Dovendo stare dietro la macchina da presa, ho bisogno di un collaboratore fidato che controlli sul monitor l’andamento della ripresa, in tempo reale, e che sappia farmi le giuste osservazioni sui movimenti di macchina o su quanto può essermi sfuggito. E poi, quando serve, chiedo proprio a loro di diventare operatori alla seconda macchina. Mi sembra un passaggio naturale, anche se non convenzionale nel “sistema ufficiale”. E con gli scenografi? Mi viene subito in mente l’esempio di Fuori dal mondo. L’ambientazione nella lavanderia ci creava non pochi problemi perché era tutta a vetri, e la compensazione tra la luce interna e la luce esterna richiedeva miracoli. In quel tipo di ambiente un direttore della fotografia è messo a dura prova, perché in una giornata di sole è complicato non far bruciare l’esterno, inquadrandolo dall’interno. Avrei dovuto avere la stessa quantità di luci sia dentro sia fuori la lavanderia, cosa che non era possibile. Come sempre, mi è stata fondamentale la fortuna. Avevo fatto mettere sul tetto delle luci che venivano diffuse verso l’interno della lavanderia, ma non sarebbe stato sufficiente se avessi incontrato giornate di sole. Ma un po’ la fortuna, un po’ Milano, un po’ il “desiderio”... Alla fine le giornate grigie mi vennero in aiuto.

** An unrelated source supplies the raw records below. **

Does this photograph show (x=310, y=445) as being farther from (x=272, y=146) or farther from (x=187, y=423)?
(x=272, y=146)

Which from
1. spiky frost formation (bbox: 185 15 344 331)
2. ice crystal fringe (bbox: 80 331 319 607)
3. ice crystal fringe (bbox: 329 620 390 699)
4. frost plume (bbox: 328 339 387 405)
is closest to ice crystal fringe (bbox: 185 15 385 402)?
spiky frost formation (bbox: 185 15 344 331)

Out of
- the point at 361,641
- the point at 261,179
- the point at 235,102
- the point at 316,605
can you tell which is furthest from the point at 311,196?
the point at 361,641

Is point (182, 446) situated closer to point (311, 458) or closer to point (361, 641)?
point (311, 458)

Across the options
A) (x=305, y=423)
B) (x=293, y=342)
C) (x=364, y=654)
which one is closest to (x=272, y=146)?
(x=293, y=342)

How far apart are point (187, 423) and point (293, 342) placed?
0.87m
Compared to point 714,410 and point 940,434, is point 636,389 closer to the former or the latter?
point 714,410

Nel momento in cui si accetta, per esempio, di girare in una lavanderia tutta a vetri, il rapporto con lo scenografo diventa essenziale. Se uno scenografo imposta una simile ambientazione pone a rischio la riuscita del lavoro del direttore della fotografia, per cui è necessario che si crei una grande complicità, in modo da condividere i problemi e risolverli in collaborazione. Lo scenografo deve esserne cosciente, il direttore della fotografia deve illustrare al regista i rischi, e la produzione deve essere tenuta al corrente per evitare contrasti. Quando viene a mancare la comunicazione tra tutti i membri della troupe il risultato può essere fatale. L’ambientazione in una lavanderia aperta verso l’esterno era una sfida interessante, per me e per il film stesso. Avevo il dovere di accettare la giusta scelta dello scenografo, ma dovevo anche illustrare le problematiche che avrebbe comportato per l’illuminazione. Avrei avuto meno problemi a girare in una lavanderia con le pareti in cemento e quattro neon appesi, ma il film non sarebbe stato altrettanto interessante. Bisogna saper essere generosi, e spero di riuscirci. Non esiste una fotografia bella o non bella. Esiste solamente una fotografia adatta o non adatta alle esigenze del racconto.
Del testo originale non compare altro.